**What you should do:**
Gather every line in the records below that contains the word "depicted", copying each line in full.

START Provided information

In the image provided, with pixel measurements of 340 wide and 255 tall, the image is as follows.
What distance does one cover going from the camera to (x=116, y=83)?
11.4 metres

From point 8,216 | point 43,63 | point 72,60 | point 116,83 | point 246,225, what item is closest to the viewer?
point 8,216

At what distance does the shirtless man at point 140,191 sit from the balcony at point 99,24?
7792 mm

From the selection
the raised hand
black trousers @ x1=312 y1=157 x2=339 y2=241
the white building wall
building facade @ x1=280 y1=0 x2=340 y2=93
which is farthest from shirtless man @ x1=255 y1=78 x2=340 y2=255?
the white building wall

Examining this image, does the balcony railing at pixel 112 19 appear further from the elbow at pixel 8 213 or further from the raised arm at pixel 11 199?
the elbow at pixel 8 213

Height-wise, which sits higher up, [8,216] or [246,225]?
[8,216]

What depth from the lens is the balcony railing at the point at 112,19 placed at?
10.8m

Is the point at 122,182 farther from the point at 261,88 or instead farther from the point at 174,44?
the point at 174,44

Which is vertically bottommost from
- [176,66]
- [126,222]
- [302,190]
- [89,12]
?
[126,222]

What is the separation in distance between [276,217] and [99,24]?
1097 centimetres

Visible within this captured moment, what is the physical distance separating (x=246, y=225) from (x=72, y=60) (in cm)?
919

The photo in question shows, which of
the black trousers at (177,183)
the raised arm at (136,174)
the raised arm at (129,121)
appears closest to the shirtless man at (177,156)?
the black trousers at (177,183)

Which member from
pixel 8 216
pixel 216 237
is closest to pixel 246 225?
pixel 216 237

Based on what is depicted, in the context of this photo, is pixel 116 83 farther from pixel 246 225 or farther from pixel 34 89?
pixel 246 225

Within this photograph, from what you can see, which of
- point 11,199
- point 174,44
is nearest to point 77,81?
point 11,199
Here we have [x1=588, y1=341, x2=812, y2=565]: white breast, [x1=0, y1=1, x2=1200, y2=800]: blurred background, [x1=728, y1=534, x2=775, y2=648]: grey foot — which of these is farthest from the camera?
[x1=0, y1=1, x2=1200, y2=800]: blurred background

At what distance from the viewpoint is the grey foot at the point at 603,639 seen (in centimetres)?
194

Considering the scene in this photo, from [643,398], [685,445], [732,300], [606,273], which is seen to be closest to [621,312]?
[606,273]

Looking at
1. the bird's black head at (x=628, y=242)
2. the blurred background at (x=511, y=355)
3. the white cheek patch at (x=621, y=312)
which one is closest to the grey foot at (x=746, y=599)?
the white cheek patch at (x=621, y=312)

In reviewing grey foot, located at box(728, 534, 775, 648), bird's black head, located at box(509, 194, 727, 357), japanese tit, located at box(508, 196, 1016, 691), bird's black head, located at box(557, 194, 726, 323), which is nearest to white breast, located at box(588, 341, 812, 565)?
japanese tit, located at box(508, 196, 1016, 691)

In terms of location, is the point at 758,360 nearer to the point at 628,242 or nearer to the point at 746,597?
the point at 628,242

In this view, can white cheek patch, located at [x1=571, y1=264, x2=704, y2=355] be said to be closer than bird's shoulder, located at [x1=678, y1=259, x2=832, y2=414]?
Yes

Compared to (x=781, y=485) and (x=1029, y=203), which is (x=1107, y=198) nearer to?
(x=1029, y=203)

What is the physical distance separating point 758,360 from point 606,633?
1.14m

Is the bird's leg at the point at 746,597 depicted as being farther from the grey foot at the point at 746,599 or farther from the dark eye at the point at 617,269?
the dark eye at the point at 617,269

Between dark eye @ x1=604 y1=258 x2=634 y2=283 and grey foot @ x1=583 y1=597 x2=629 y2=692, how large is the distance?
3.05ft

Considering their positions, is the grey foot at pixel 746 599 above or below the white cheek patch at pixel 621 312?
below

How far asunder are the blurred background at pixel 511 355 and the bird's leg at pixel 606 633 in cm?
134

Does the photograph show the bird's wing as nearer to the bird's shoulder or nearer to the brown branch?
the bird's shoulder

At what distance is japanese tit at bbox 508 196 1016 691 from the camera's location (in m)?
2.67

END Provided information
START Provided information

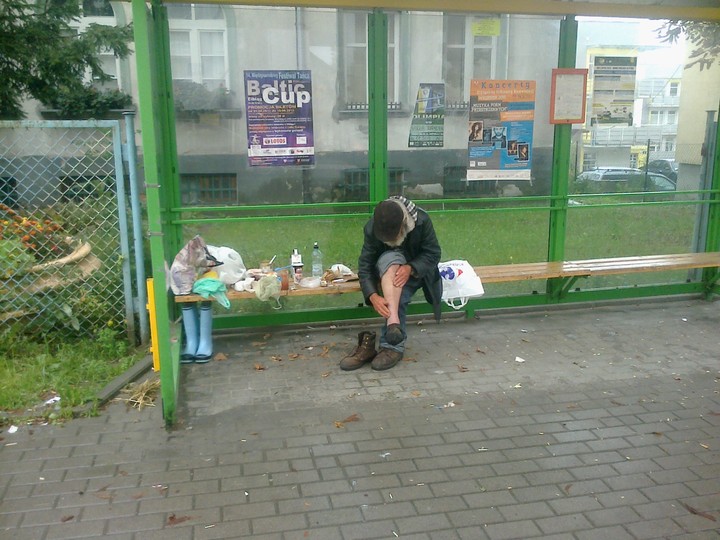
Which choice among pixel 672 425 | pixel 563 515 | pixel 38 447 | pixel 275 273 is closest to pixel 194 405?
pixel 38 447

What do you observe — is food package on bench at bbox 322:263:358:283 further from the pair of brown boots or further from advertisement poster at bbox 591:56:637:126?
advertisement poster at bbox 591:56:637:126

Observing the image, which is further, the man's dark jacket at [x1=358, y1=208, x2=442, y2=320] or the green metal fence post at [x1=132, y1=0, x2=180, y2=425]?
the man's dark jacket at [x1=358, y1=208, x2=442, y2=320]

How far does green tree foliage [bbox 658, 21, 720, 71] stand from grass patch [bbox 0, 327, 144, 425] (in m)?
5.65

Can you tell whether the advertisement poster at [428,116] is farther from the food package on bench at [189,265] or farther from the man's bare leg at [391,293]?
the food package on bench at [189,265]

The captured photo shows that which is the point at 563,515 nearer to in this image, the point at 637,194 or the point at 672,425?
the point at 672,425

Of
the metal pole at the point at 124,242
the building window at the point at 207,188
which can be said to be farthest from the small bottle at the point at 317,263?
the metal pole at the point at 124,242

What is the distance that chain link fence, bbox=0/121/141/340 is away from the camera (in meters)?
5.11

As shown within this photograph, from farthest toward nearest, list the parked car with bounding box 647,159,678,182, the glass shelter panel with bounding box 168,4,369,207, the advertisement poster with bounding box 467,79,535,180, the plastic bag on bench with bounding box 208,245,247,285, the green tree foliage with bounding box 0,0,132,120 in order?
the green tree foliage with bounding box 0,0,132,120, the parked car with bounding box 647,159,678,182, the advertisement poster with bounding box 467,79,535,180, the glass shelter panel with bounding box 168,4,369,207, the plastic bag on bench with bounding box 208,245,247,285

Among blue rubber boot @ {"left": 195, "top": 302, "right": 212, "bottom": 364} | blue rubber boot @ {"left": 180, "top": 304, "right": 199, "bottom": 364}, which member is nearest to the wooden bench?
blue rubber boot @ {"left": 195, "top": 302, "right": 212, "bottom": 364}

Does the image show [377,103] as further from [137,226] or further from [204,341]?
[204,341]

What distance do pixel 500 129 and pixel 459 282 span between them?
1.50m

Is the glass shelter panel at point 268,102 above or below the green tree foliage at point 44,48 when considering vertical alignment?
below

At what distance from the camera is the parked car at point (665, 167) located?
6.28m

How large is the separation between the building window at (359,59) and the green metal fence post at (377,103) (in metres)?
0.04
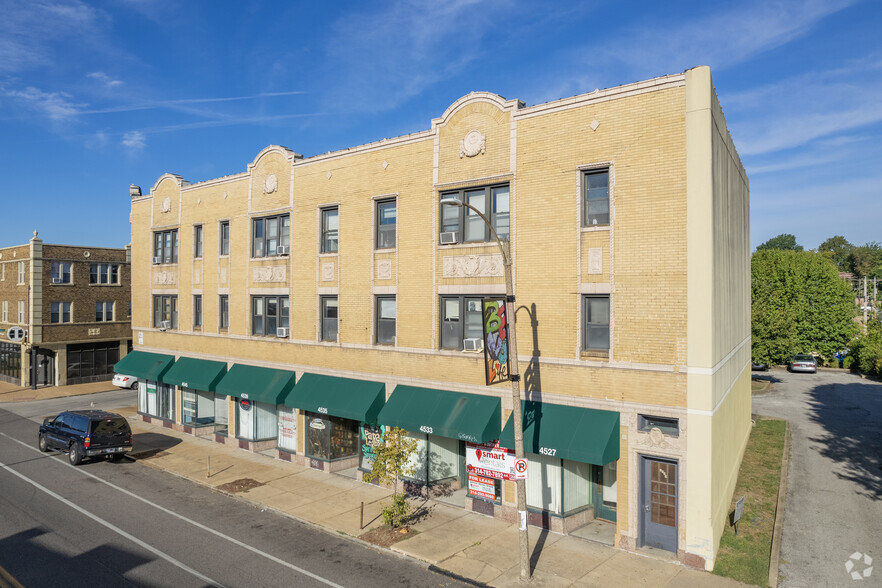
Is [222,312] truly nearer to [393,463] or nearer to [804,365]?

END Provided information

**Solution for this task:**
Based on what is depicted, in the context of this photo, is pixel 116 83 farther from pixel 246 225 or farther from pixel 34 89?
Is the bird's leg at the point at 746,597 depicted as being farther from the grey foot at the point at 746,599 or farther from the dark eye at the point at 617,269?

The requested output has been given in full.